Reading text:
It definitely sounds like a bike fit is in order. If normal riding hurts, then something probably isn't right. A decent bike fitter will not only be able to set up your bike correctly, but will be able to see from your pedalling style whether you are lacking strength somewhere in your body or aren't moving correctly.

Thanks. Bike fit is a result of the Evans guy saying "you look about my height" and adjusting the seat height until I said I was comfy. Where can I go for a proper fit or can I do thus myself?

There's loads more to it than just the seatpost height. I'm sure it's technically possible to figure it out yourself, but for the sake of endless trial and error it's probably easier to pay someone who knows what they're doing to do it.

rnickster said:
I got a new cassette recently with lower ratio so my 'easiest' gear is 'harder' to pedal than before but its just about right on the clumbs . not sure about when I try Winnats Pass uphill though!! Might wish for a different cassette. ;)

What gearing have you got? What cadence are you riding at? It might be you're straining yourself if you're pedalling too slowly, though I'd expect that to hit you in the knees rather than the back, but I suppose it could manifest anywhere really, depending on how you're set up and how you move.

This company is at the Velodrome in Manchester so perhaps not too far away. £60 for their basic service.

Yes, indeed, I had my bike fit with them. I spent £110 for the second tier service, which I think goes into a bit more depth and - crucially - means you can take your measurements away with you when you're done, so you can set up future bikes. It was expensive but it really was money well spent. I was having real trouble with my knees before the fit, and they have been so much better since then, and my riding has improved as a result.

Here is my write-up of my experience there.
 
Right, my handlebars appear to be a bit wonky. I think it's probably a result of my slide on the catseye the other week and my styling it out with a big of impromptu cyclocross mounting a big grass verge at speed. They seem to be slightly twisted to the right, so my left arm has to be stretched a bit further out to keep the front wheel straight.

How do I fix this? I mean, obviously I need to rotate the stem around the top of the fork, but how do I do that? Do I just loosen the two bolts on the back of the stem? Do I have to loosen the thingy in the top of the fork?

Cheers...
 
Sportex A60: 100% 1970's party time solid plastic racing saddle. Looks great. My bum disagrees :D
 
Right, my handlebars appear to be a bit wonky. I think it's probably a result of my slide on the catseye the other week and my styling it out with a big of impromptu cyclocross mounting a big grass verge at speed. They seem to be slightly twisted to the right, so my left arm has to be stretched a bit further out to keep the front wheel straight.

Dataset entries:

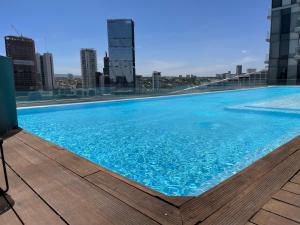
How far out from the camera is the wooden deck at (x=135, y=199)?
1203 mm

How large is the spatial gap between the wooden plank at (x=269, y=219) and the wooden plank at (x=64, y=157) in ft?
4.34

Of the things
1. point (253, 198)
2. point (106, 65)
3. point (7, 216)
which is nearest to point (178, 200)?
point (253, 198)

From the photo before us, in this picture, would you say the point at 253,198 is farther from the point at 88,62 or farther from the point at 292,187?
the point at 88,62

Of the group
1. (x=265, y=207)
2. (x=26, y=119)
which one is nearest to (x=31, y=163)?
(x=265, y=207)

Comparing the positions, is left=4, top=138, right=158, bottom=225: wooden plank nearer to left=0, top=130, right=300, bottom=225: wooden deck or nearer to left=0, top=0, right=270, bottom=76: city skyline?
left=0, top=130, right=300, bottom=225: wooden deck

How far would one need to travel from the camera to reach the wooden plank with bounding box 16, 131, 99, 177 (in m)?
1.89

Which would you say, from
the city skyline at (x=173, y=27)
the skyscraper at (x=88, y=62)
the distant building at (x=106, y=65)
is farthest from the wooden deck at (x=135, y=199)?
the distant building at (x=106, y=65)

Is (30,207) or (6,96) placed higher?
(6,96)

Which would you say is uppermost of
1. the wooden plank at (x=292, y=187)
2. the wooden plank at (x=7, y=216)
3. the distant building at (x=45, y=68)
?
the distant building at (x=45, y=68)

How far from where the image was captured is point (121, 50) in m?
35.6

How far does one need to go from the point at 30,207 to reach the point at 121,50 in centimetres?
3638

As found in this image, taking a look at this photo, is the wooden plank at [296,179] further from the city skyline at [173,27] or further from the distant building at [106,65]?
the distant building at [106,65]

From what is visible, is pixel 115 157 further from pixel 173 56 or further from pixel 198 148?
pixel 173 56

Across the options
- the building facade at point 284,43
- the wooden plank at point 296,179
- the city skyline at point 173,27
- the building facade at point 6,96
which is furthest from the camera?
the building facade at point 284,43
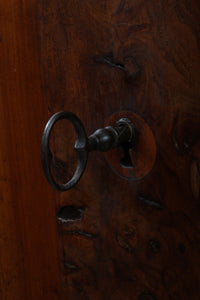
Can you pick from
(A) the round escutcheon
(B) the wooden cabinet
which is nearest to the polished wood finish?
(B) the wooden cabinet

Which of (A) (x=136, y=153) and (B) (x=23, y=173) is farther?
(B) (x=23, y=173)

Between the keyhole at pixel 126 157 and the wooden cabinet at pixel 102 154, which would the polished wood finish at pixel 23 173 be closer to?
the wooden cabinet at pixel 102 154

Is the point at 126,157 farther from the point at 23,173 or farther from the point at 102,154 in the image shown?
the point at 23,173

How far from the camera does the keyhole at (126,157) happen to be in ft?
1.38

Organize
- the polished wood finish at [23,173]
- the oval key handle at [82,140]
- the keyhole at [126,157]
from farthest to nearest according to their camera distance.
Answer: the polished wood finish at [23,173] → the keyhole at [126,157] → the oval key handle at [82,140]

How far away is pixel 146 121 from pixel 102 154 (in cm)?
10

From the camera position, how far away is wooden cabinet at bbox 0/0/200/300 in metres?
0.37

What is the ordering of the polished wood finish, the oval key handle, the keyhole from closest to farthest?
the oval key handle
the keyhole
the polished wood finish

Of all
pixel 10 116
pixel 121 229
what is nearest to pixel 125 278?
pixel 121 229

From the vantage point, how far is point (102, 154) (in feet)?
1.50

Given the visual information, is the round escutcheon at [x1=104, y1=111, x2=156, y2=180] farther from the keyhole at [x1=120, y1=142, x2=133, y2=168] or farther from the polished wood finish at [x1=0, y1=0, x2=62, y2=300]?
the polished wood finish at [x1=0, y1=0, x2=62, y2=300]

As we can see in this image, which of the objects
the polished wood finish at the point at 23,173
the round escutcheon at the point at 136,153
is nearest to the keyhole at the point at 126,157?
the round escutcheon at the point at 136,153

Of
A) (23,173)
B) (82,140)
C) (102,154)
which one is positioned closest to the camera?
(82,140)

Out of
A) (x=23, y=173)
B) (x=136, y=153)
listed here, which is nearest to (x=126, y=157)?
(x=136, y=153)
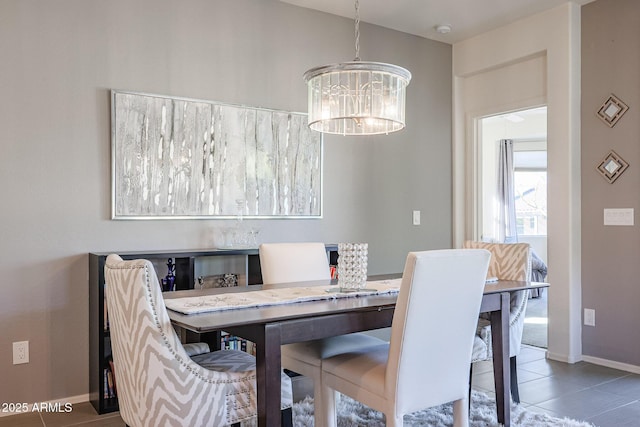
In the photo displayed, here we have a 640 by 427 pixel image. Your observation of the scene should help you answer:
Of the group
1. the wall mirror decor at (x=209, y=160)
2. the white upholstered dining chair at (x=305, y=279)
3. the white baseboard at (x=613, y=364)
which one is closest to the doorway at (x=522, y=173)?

What this exercise asks:
**1)** Rewrite the bike-fit forum thread starting at "There's loads more" and ending at "how you move.", substituting "sprocket set" for "cassette".
**2)** Pick up the bike-fit forum thread after its final line and write the next part of it.

In response:
**1)**
There's loads more to it than just the seatpost height. I'm sure it's technically possible to figure it out yourself, but for the sake of endless trial and error it's probably easier to pay someone who knows what they're doing to do it.

rnickster said:
I got a new sprocket set recently with lower ratio so my 'easiest' gear is 'harder' to pedal than before but its just about right on the clumbs . not sure about when I try Winnats Pass uphill though!! Might wish for a different sprocket set. ;)

What gearing have you got? What cadence are you riding at? It might be you're straining yourself if you're pedalling too slowly, though I'd expect that to hit you in the knees rather than the back, but I suppose it could manifest anywhere really, depending on how you're set up and how you move.

**2)**
How do I fix this? I mean, obviously I need to rotate the stem around the top of the fork, but how do I do that? Do I just loosen the two bolts on the back of the stem? Do I have to loosen the thingy in the top of the fork?

Cheers...

The top cap pre-loads the fork and needs to be initially tightened before the stem bolts. So unscrew the top cap loosen stem bolts, realign the stem, top cap on and preload fork, tighten stem. Check for play/wobble in the fork holding the brake and rocking the bike on the spot. If there is play you didn't pre-load the fork enough so start again.
 
Right, my handlebars appear to be a bit wonky. I think it's probably a result of my slide on the catseye the other week and my styling it out with a big of impromptu cyclocross mounting a big grass verge at speed. They seem to be slightly twisted to the right, so my left arm has to be stretched a bit further out to keep the front wheel straight.

How do I fix this? I mean, obviously I need to rotate the stem around the top of the fork, but how do I do that? Do I just loosen the two bolts on the back of the stem? Do I have to loosen the thingy in the top of the fork?

Cheers...

Loosen top bolt (1 full turn should be enough), loosen stem bolts, set stem so it's in line with front wheel, tighten top bolt (1 full turn), then tighten stem bolts.
 
Spent today riding around above 2000m with a few shortish climbs. Altitude does some odd things - going along a flat at 15mph felt like a struggle! Wind can be nasty in places too. Also punctured for the second time on the trip, yet again on the rear tyre but this is the tyre I had to replace after Tuesday's blowout!

Last day riding tomorrow - we're going to ascend Teide from the south this time. Won't be looking to break any records, it looks tougher than the other ascents we've done and legs are a bit sore from the climbing we've done so far. It's quite difficult to cover any serious mileage here though unless you are in really, really good shape!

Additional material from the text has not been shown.